Assignment:
Check every line of the material below for the string "sanitized", and return the ones that have it.

Data excerpts:
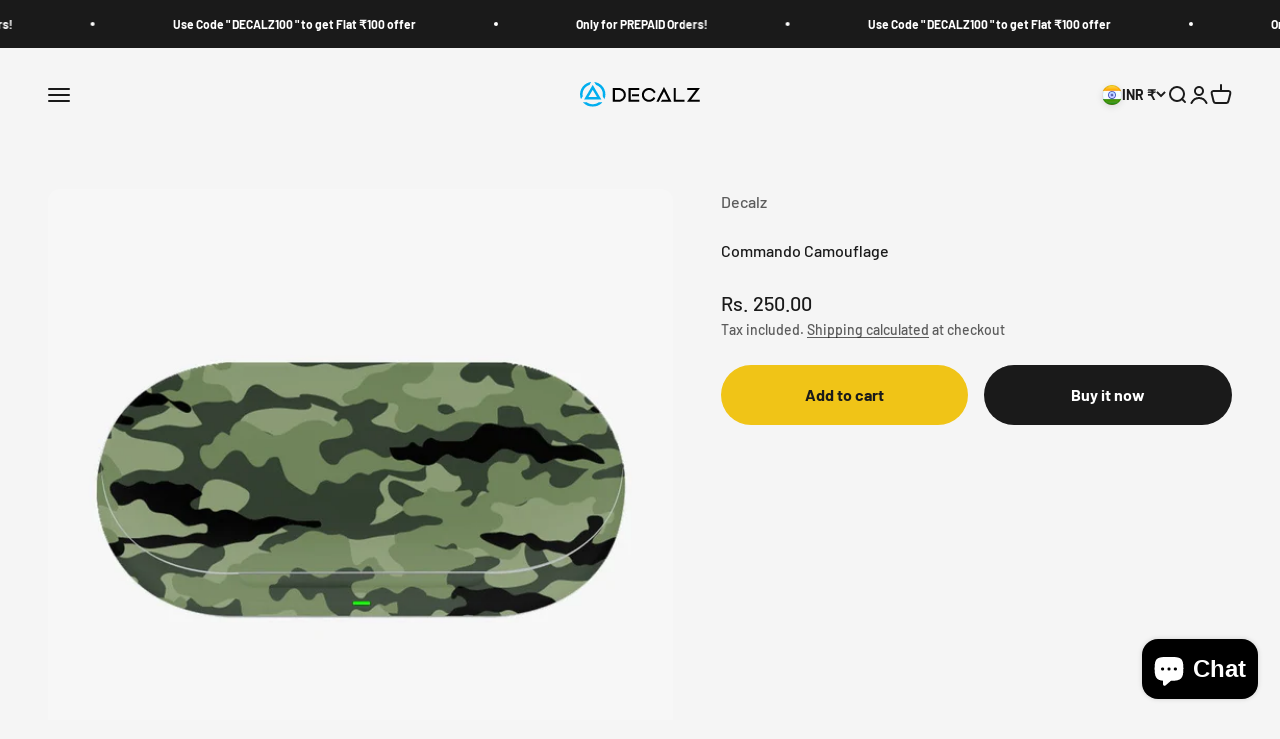

--- FILE ---
content_type: image/svg+xml
request_url: https://www.decalz.in/cdn/shop/files/Decalz_Logo_a3fb3609-9463-4fac-89c6-b3c4167cce22.svg?v=1732779530&width=240
body_size: 667
content:
<svg viewBox="0 0 1186.1 250.13" xmlns="http://www.w3.org/2000/svg" data-sanitized-data-name="Layer 2" data-name="Layer 2" id="Layer_2">
  <defs>
    <style>
      .cls-1 {
        fill: #000;
      }

      .cls-1, .cls-2 {
        stroke-width: 0px;
      }

      .cls-2 {
        fill: #00aeef;
      }
    </style>
  </defs>
  <g data-sanitized-data-name="Layer 1" data-name="Layer 1" id="Layer_1-2">
    <g>
      <g>
        <g>
          <path d="M157.69,29.58c39.59,13.44,68.16,50.96,68.16,95.04,0,6.73-.67,13.3-1.94,19.66l17.11,29.63c6.56-15.38,10.02-32.07,10.02-49.29,0-33.53-13.06-65.05-36.76-88.75C194.16,15.75,168.42,3.31,140.61,0l17.08,29.58Z" class="cls-2"></path>
          <path d="M27.13,144.28c-1.27-6.36-1.94-12.93-1.94-19.66,0-44.07,28.57-81.6,68.16-95.04L110.42,0c-27.81,3.31-53.55,15.75-73.66,35.87C13.06,59.57,0,91.09,0,124.62c0,17.22,3.45,33.91,10.02,49.29l17.11-29.63Z" class="cls-2"></path>
          <path d="M186.78,204.02c-16.96,13.12-38.21,20.93-61.26,20.93s-44.3-7.82-61.26-20.93H28.29c2.65,3.24,5.48,6.36,8.48,9.36,23.71,23.71,55.23,36.76,88.75,36.76s65.05-13.06,88.75-36.76c3-3,5.82-6.12,8.48-9.36h-35.97Z" class="cls-2"></path>
        </g>
        <path d="M211.14,177.42H39.9L125.52,29.12l85.62,148.3ZM83.52,152.23h83.99l-41.99-72.74-41.99,72.74Z" class="cls-2"></path>
      </g>
      <g>
        <path d="M324.51,200.24V60.63h58.39c9.84,0,19.05,1.83,27.63,5.48,8.57,3.66,16.07,8.69,22.48,15.1,6.41,6.42,11.44,13.87,15.1,22.37,3.65,8.5,5.48,17.6,5.48,27.29s-2.01,18.76-6.04,27.19c-4.02,8.43-9.32,15.77-15.88,22.04-6.57,6.26-14.06,11.19-22.48,14.77-8.43,3.58-17.04,5.37-25.84,5.37h-58.84ZM345.54,80.99v99.11h37.37c6.26,0,12.38-1.3,18.35-3.91,5.96-2.61,11.3-6.15,15.99-10.63,4.7-4.48,8.5-9.69,11.41-15.67,2.91-5.96,4.37-12.23,4.37-18.79s-1.34-13.09-4.03-19.13c-2.68-6.04-6.3-11.33-10.85-15.89-4.55-4.55-9.84-8.2-15.88-10.96-6.04-2.76-12.42-4.14-19.13-4.14h-37.59Z" class="cls-1"></path>
        <path d="M479.33,60.63h106.28v19.91h-85.24v99.79h85.24v19.91h-106.28V60.63ZM584.04,144.08h-69.36v-19.91h69.36v19.91Z" class="cls-1"></path>
        <path d="M611.56,130.44c0-9.69,1.82-18.83,5.48-27.41,3.65-8.58,8.69-16.03,15.1-22.37,6.41-6.34,13.94-11.37,22.6-15.1,8.65-3.73,17.9-5.59,27.74-5.59,7.16,0,14.02,1.08,20.58,3.24,6.56,2.16,12.64,5.18,18.23,9.06,5.59,3.88,10.67,8.5,15.22,13.87,4.55,5.37,8.31,11.26,11.3,17.68l-17.23,11.41c-2.24-4.92-5.03-9.51-8.39-13.76-3.35-4.25-7.12-7.9-11.3-10.96-4.18-3.06-8.65-5.44-13.42-7.16-4.78-1.71-9.7-2.57-14.77-2.57-6.86,0-13.35,1.34-19.46,4.03-6.12,2.68-11.45,6.34-15.99,10.96-4.55,4.63-8.17,9.92-10.85,15.89-2.68,5.97-4.03,12.31-4.03,19.02s1.34,13.06,4.03,19.02c2.68,5.97,6.3,11.19,10.85,15.66,4.55,4.48,9.84,8.06,15.88,10.74,6.04,2.68,12.49,4.02,19.35,4.02,4.62,0,9.17-.71,13.65-2.13,4.48-1.42,8.73-3.43,12.76-6.04,4.02-2.61,7.75-5.74,11.18-9.4,3.43-3.66,6.34-7.64,8.73-11.97l15.21,15.21c-6.71,10.59-15.36,19.09-25.95,25.51-10.59,6.42-22.45,9.62-35.57,9.62-9.84,0-19.09-1.86-27.74-5.59-8.65-3.73-16.18-8.76-22.6-15.1-6.42-6.34-11.45-13.8-15.1-22.37-3.66-8.58-5.48-17.71-5.48-27.41Z" class="cls-1"></path>
        <path d="M754.3,200.24l75.85-151.02,75.17,151.02h-107.17l13.65-19.91h59.29l-40.94-84.35-51.68,104.26h-24.17Z" class="cls-1"></path>
        <path d="M926.12,60.63h21.03v119.7h85.24v19.91h-106.27V60.63Z" class="cls-1"></path>
        <path d="M1056.78,200.24l88.15-119.7h-85.02v-19.91h126.19l-88.6,119.7h85.47v19.91h-126.19Z" class="cls-1"></path>
      </g>
    </g>
  </g>
</svg>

Result of the task:
<svg viewBox="0 0 1186.1 250.13" xmlns="http://www.w3.org/2000/svg" data-sanitized-data-name="Layer 2" data-name="Layer 2" id="Layer_2">
  <g data-sanitized-data-name="Layer 1" data-name="Layer 1" id="Layer_1-2">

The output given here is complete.